Il y a dans le roman de Pierre Fankhauser trois écrivains qui se déduisent en quelque sorte les uns des autres: le Maître qui est le prototype, Walter Bergstamm et Werner Bachmann qui en sont les imitations dérivées.

 

Le Maître enseigne au Gymnase de la Cité à Lausanne et la plupart de ses élèves le nomment malicieusement Dieu. Il est le premier Suisse à avoir obtenu le Prix Goncourt. Voilà sans doute le pourquoi de ce nom de Dieu.

 

Walter Bergstamm est un élève de Dieu. Il n'arrête pas d'essayer de copier Dieu. Par mimétisme il veut être reconnu comme un Grand Créateur et n'a donc de cesse de recevoir sa bénédiction et de bénéficier de son aura.

 

Werner Bachmann est le personnage principal d'un roman, inclus dans celui de Pierre Fankhauser, écrit par Walter Bergstamm, Sous le Regard de Dieu, titre significatif, où il confesse un épisode peu glorieux de sa vie.

 

Les rapports entre le Maître et Bergstamm font l'objet d'un autre roman dans le roman, écrit cette fois par un élève de Bergstamm, Marc Barrault, qui lui a donné pour titre La Double Passion de Walter Bergstamm.

 

Les impudiques Dieu et Bergstamm se ressemblent.
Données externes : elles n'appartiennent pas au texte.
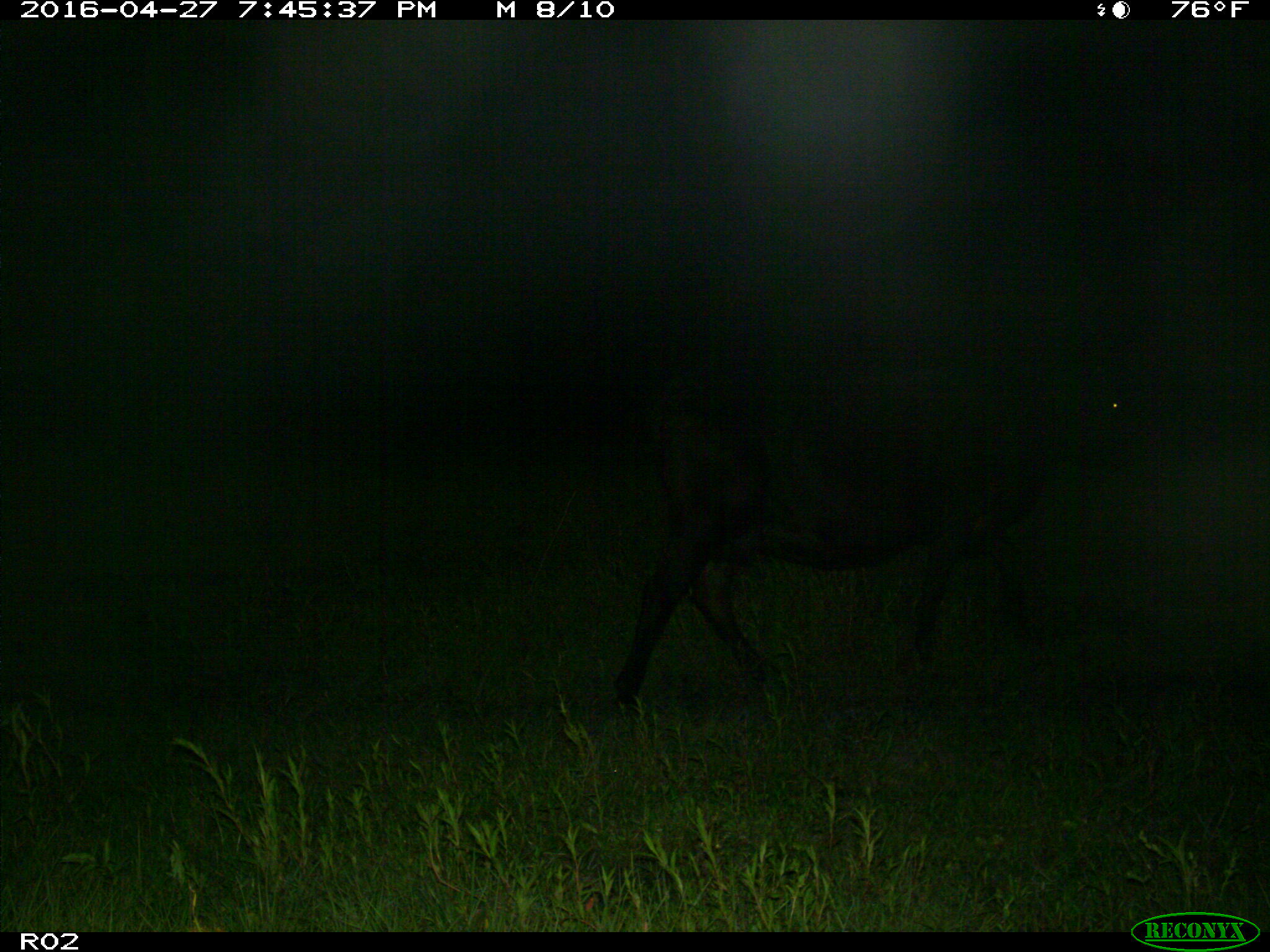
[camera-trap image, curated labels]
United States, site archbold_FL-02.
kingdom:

Ce sont des compagnons d'âmes, qui se battent pour les mêmes idéaux, égaux dans leurs buts et leurs aspirations, et qui se seront disputé un moment la même muse...

 

Entre les chapitres des deux romans, le dénommé Marc Barrault livre au cours d'un entretien accordé à une journaliste une face cachée de Bergstamm, qui éclaire le titre de son propre roman et qui n'apparaît qu'en filigrane.

 

Les thèmes de ces trois écrivains, qui sont en fait quatre, sont la littérature et la gloire, la mort et le suicide, le sexe, qui y occupe beaucoup de place (c'est la vie), et eux-mêmes, car, comme le dit Marc Barrault à propos de son livre:

 

Ce roman parle de moi, pour la bonne et simple raison qu'on parle toujours, systématiquement et strictement de soi.

 

Francis Richard

 

PS

Le personnage du Maître est bien évidemment inspiré de Jacques Chessex, décédé il y a tout juste dix ans aujourd'hui et à qui j'ai dit adieu à ma façon, trois jours plus tard, à la Chapelle Saint-Roch à Lausanne.

 

Bergstamm, Pierre Fankhauser, 208 pages, BSN Press

 

Livre précédent:

Sirius (2014)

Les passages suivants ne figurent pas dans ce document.